Women, on the other hand, never get to be this character and get to win. In fact, this Oscars cycle has Sentimental Value nominated for Best Picture, a movie about a woman who doesn’t want to become famous.
When women are annoying, or evil, or egotistical, in critically acclaimed movies by the academy, their downfall is devastating. Looking at the recent Oscar nominations, there is a dearth of unlikable or egotistical women, but in the few movies that focus on these types of women, they are never given the same grace and success as Marty. In Bugonia, Emma Stone, playing a cold, potentially alien CEO, gets tortured for the entire runtime of the film. In The Substance, Demi Moore’s character has her vanity cruelly twisted as she splits into two versions of herself and then ends as a grotesque monster that explodes on stage. Looking further back in time, we have movies like Black Swan where our main character’s ambition is coded as a horrific thriller that ends with her stabbing herself to death, or Million Dollar Baby where a woman’s competitiveness in her sport ends with her breaking her neck on a stool and winding up paralyzed and suicidal.
Ambition in men is lauded and rewarded. They are allowed to rampage through life intent on one single goal, like a table tennis victory, and in the end, they don’t have to grow or change in order to achieve that victory. When women are ambitious in film they have to suffer. Their desire is seen as monstrous and ugly, turning films about a woman’s ego into horror, like Black Swan, Pearl, Maxxxine, X, or The Substance.
There are no sports movies that focus on a woman’s ambition. The closest a film gets to that is Challengers, but even here, Zendaya’s Tashi Duncan has her tennis hopes crushed by a torn ACL, and it’s the man in her life that gets to play professionally as she coaches. In every other famous sports movie about women – Bend it Like Beckham, Whip It, Stick It, A League of Their Own, Bring it On – the main message for women is to learn how to work as a team, not to win glory for themselves.
One of the problems with this disparity is that the academy has a consistent record of rewarding films about ambitious men over films about any women. In this year’s nominations for best picture, women speak just about a quarter of the words across the ten nominated movies. Only in two movies do they speak more than half the words, with women speaking 57% of the words in Sentimental Value and 51% of the words in Hamnet. And the statistics of being rewarded by the academy are even worse for women of color. Since the first Oscars in 1929, there have been 13,445 nominees across all award categories. Only 17% of the nominees were women; 6% were people of color, and 2% were women of color.
Movies about women are not valued in the academy the way movies about men are. And movies about unlikeable women that get to triumph without punishment are not nominated at all.

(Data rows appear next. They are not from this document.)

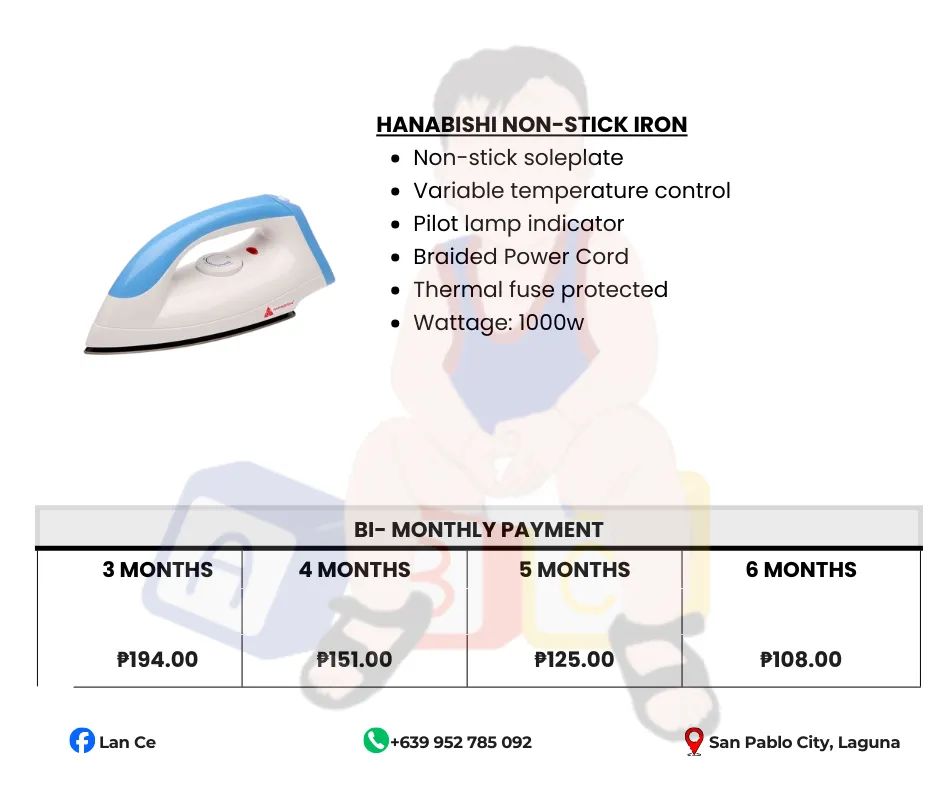 HANABISHI NON-STICK IRON

- Non-stick soleplate
- Variable temperature control
- Pilot lamp indicator
- Braided Power Cord
- Thermal fuse protected
- Wattage: 1000w

BI- MONTHLY PAYMENT

| 3 MONTHS | 4 MONTHS | 5 MONTHS | 6 MONTHS |
|---|---|---|---|
| ₱194.00 | ₱151.00 | ₱125.00 | ₱108.00 |

Lan Ce
+639 952 785 092
San Pablo City, Laguna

And while we see this play out on screen, this trend trickles over into real life, impacting the people playing these characters.

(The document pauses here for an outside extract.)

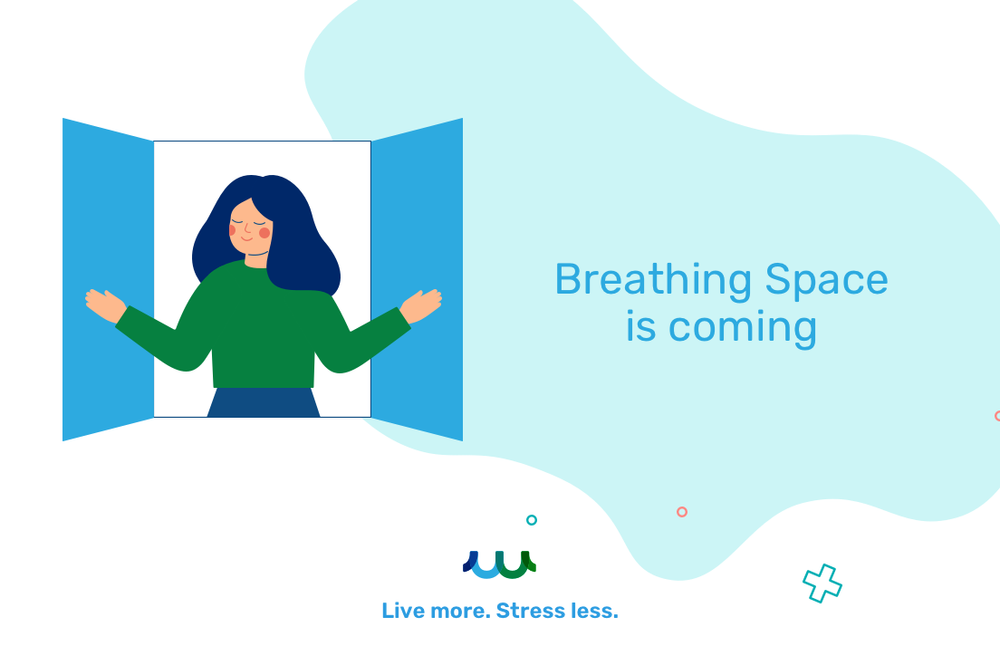 Breathing Space is coming

Live more. Stress less.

It shows in Timothee Chalamet having no issues saying things like, “I'm really in pursuit of greatness. I know people don't usually talk like that but I want to be one of the greats. I'm inspired by the greats,” and knowing he’ll still have the support of people behind him versus Emily Blunt very candidly saying, “Women are still pressured to be warm and likable. Men are not…Men are not held to that same standard. No one cared if Leonardo DiCaprio was likable in The Wolf of Wall Street.”
At the finish line of the Oscars, Marty Supreme ended up losing to One Battle After Another in Best Picture, and Timothee Chalamet lost to Michael B. Jordan for best actor. But Chalamet’s and Marty Supreme’s long list of nominations prove that time and time again, men get the stage no matter what sins they commit.
Marty Supreme is a reminder that still the same storyline of the ambitious white man is rewarded by the academy while others are swept to the side.